I love fan mail. In fact, I love email, so long as it isn’t spam! So any time you have questions, or comments, or would like to invite me to a book signing, speak to your group or organization, or just have me appear at a boat launching, a road race, or most any other kind of event–but mainly if you have comments and questions–pop an email in my direction. You can reach me at email@example.com. I promise to reply within 24 hours so that we can discuss the details.
I just finished “Unsinkable”. I congratulate you on this remarkable book. I am 79 years old and have read a lot of history. Yours is among the best.
I’m thoroughly engrossed in your “Unsinkable” book which I have from my library. I have a huge interest in the Titanic, and this is the book tells me all the little details I have been longing to find out. You must have done a lot of painstaking research.
I love your writing style. You have brought it all alive for me. Thank-you. I shall buy your book for my collection, and look forward to reading more of your work.
Kind regards, Eileen.
Your latest book is an excellent read. Very well written.
I’ve taken up doing research and reading on the Carpathia in the last few years, just eating up everything I can. I devoured your book, The Other Side of the Night, and I loved all the details of that amazing expedition and what happened afterwards.
I was wondering if you had any information about some of the others serving on Carpathia after the Titanic incident. Specifically the officers and chief engineer. They were such important figures in the events, but I can’t find anything out about what they went on to do other than Captain Rostron and Harold Cottam.
Any additional insights you could give me would be fantastic!
Thanks for your research and work!
Dear Mr Butler,
I have just finished your biography of Rommel.
I had two uncles who were wounded in Tobruck and I appreciated your evenhanded objective assessment of Rommel’s undoubted skills and weaknesses.
I thought that there are similarities between him and General Slim who fought the Japanesein Burma: both fought in a “sideshow” , but both were enlisted men’s generals . I had another relative who was Wingate’s GSO 1 for the second Chindits.
Thank you for a fascinating, well researched book; it will one by which I measure all other accounts of the North African campaign.
Really enjoyed your speech @ Flagler University on utube, and at 73yo, admit I ‘od’d on Titanic years ago. Living in NYC, we took the old liners for granted. Then, in 1973, we freaked! They’ll all be out of service by ’74! I took Canberra & France, friends QE2, etc. I as a graphic artist in advertising was especially impressed with their architecture: hardly land bound. Then I started painting them; not bad, but graphics paid more.
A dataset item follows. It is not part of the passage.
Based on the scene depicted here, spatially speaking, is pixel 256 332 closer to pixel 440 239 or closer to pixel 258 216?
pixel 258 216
So your (new) name today held my interest – I only know the dead ones.
Interesting are your comments on Stanley Lord: I always felt he was a scapegoat for White Star’s catastrophe. (And of course rules changed afterwards; no switched off radios, etc.)
Thanks for the memories! P&O’s ssCanberra broke the spell of “Jet Set” PanAm JFK terminal for me. I had an old friend who was a girlfriend of Harry Grattidge of Cunard. When I bragged about my ‘new’ discovery of the ‘old’ liners, she smirked and said: “They had personalities”. Any cruise ship today would agree!